Stated problem A: According to the patch review thread, what kind of information does the function_traits class provide about a callable object?
Stated problem B: In the patch review thread, rewrite more briefly the paragraph beginning "Use of this device makes me a bit uncomfortable".

Document passage:
— Begin —
[PATCH] D78059: [llvm][STLExtras] Add various type_trait utilities currently present in MLIR

Tue Apr 14 15:12:44 PDT 2020

dblaikie added inline comments.

================
Comment at: llvm/include/llvm/ADT/STLExtras.h:109-145
+/// This class provides various trait information about a callable object.
+///   * To access the number of arguments: Traits::num_args
+///   * To access the type of an argument: Traits::arg_t<i>
+///   * To access the type of the result:  Traits::result_t
+template <typename T, bool isClass = std::is_class<T>::value>
+struct function_traits : public function_traits<decltype(&T::operator())> {};
+
----------------
rriddle wrote:
> dblaikie wrote:
> > rriddle wrote:
> > > dblaikie wrote:
> > > > rriddle wrote:
> > > > > dblaikie wrote:
> > > > > > Use of this device makes me a bit uncomfortable - such a thing would be incompatible with overloading, default arguments, etc.
— End —
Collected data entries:
— Begin —
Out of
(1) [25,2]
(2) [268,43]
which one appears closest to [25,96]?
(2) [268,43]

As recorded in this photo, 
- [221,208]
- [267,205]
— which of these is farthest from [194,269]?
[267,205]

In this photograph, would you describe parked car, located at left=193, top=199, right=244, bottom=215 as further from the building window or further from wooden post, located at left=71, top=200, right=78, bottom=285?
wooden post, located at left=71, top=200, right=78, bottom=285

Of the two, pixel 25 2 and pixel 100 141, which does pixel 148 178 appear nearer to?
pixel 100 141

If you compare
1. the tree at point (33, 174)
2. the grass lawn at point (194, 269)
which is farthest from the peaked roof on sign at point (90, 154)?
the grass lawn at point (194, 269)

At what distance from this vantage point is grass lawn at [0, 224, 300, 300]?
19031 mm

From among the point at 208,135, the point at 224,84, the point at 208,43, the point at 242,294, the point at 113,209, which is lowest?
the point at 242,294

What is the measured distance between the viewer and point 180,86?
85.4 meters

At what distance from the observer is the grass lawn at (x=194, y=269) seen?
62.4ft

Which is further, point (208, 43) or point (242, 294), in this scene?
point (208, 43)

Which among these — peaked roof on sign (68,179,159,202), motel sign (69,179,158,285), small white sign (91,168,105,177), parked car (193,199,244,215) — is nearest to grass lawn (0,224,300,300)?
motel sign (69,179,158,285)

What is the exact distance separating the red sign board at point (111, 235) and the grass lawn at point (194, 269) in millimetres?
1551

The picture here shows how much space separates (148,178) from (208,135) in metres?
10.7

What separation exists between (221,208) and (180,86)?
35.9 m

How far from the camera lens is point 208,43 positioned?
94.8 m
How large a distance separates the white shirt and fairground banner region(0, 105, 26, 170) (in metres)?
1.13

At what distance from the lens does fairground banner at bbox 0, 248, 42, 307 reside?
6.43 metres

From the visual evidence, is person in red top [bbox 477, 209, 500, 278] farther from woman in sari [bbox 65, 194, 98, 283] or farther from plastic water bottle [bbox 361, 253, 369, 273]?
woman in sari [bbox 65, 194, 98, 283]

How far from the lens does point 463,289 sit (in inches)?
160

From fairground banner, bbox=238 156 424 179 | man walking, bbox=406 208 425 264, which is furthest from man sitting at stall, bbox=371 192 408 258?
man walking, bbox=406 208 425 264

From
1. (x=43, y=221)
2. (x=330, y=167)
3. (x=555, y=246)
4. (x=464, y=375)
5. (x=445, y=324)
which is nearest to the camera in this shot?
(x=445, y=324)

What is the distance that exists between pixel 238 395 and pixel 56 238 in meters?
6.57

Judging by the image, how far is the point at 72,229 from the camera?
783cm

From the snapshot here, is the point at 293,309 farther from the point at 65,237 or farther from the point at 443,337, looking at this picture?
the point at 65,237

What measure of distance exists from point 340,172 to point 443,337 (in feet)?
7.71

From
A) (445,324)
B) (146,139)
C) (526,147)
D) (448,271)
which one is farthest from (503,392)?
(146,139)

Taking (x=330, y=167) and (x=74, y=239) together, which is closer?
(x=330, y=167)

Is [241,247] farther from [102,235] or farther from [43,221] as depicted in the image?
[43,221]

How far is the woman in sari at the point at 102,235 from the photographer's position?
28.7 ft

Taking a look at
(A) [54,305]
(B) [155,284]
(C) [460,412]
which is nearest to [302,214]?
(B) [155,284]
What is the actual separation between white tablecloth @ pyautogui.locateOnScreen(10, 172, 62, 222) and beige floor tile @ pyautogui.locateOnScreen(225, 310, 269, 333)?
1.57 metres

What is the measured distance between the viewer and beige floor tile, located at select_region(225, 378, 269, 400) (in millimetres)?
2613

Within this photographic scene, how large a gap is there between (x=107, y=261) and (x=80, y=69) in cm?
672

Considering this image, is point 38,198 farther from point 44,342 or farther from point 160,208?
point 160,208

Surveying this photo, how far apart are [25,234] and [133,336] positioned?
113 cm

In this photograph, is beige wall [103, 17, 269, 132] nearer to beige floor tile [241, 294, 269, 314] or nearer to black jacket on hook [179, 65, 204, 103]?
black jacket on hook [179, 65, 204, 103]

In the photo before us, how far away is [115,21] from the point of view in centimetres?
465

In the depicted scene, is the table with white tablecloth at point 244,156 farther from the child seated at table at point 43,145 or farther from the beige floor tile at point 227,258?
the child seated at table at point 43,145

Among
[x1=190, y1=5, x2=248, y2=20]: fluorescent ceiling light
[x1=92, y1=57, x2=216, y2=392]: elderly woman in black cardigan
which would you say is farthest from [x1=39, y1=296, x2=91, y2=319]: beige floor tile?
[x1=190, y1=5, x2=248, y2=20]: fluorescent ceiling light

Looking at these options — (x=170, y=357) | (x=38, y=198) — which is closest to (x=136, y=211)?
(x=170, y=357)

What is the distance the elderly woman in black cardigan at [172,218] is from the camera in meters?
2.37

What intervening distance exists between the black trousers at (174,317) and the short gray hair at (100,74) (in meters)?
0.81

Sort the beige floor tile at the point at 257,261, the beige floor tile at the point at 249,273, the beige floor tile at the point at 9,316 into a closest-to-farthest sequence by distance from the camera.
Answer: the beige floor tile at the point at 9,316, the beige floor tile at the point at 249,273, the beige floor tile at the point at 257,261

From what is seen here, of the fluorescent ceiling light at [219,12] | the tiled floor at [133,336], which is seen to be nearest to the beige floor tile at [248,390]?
— End —
Correct response A: It provides various trait information about a callable object: the number of arguments, the type of an argument, and the type of the result.

Correct response B: This device is somewhat worrying because it would not work with overloading, default arguments, and similar features.